Page excerpt:
╔══

Previous research rarely addressed parental rearing practices, perceived safety at school, teachers’ support and
school climate in the same study. Most often those two contexts-home environment and school context-are
analyzed separately. Several authors have advocated the need for incorporating those two contexts in the study of
emotional and behavioral problems (Suldo et al., 2012). Thus, the main purpose of the study was to investigate
the relationship between the perceived parental practices (parents’ reactions to adolescents’ behavior, i.e., guilt
induction and emotional warmth) and supportive school environment (school attachment, school climate,
perceived teacher support, and feelings of safety at school) with adolescents’ emotional and behavioral problems.

╚══

Data section:
╔══

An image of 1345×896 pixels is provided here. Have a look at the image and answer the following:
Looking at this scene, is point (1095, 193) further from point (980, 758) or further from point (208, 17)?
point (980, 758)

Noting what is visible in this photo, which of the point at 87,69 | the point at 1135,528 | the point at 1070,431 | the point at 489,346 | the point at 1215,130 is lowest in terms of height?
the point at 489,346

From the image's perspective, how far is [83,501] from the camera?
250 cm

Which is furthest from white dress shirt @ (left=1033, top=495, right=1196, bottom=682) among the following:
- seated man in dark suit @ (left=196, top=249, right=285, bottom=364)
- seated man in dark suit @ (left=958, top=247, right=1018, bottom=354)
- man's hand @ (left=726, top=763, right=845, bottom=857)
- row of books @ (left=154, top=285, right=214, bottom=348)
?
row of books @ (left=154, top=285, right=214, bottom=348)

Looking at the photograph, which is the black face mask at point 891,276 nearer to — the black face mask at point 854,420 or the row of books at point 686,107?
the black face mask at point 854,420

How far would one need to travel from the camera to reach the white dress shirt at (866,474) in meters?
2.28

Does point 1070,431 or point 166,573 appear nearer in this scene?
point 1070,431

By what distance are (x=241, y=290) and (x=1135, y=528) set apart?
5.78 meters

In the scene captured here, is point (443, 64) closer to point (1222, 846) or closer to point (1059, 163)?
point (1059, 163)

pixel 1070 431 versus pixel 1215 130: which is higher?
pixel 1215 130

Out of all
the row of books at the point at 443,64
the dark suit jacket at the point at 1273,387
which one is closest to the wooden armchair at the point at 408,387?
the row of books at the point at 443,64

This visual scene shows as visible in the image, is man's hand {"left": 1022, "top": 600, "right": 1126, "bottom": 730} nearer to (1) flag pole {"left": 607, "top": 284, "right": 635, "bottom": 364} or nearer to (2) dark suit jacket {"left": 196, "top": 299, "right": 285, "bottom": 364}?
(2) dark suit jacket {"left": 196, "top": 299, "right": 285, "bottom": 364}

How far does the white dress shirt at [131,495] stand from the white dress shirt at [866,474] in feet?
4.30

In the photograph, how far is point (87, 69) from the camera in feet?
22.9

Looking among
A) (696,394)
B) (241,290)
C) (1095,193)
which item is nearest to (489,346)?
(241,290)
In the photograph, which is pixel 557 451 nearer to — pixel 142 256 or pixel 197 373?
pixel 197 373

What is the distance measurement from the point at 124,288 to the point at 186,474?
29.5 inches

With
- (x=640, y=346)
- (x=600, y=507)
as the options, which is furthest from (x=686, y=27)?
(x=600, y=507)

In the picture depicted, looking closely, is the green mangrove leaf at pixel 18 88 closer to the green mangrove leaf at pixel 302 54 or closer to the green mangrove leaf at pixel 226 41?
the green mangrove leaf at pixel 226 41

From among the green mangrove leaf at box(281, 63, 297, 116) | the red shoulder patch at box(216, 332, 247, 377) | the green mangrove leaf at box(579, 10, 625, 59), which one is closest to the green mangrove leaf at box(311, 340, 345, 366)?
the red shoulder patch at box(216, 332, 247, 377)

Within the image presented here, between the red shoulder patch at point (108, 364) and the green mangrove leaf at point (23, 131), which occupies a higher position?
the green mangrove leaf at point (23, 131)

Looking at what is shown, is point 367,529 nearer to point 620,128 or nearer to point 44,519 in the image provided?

╚══

Reproduce the stretch of the passage on parenting and school environment from "Previous research rarely" through "and behavioral problems.".

Answer for the task:
Previous research rarely addressed parental rearing practices, perceived safety at school, teachers’ support and
school climate in the same study. Most often those two contexts-home environment and school context-are
analyzed separately. Several authors have advocated the need for incorporating those two contexts in the study of
emotional and behavioral problems (Suldo et al., 2012). Thus, the main purpose of the study was to investigate
the relationship between the perceived parental practices (parents’ reactions to adolescents’ behavior, i.e., guilt
induction and emotional warmth) and supportive school environment (school attachment, school climate,
perceived teacher support, and feelings of safety at school) with adolescents’ emotional and behavioral problems.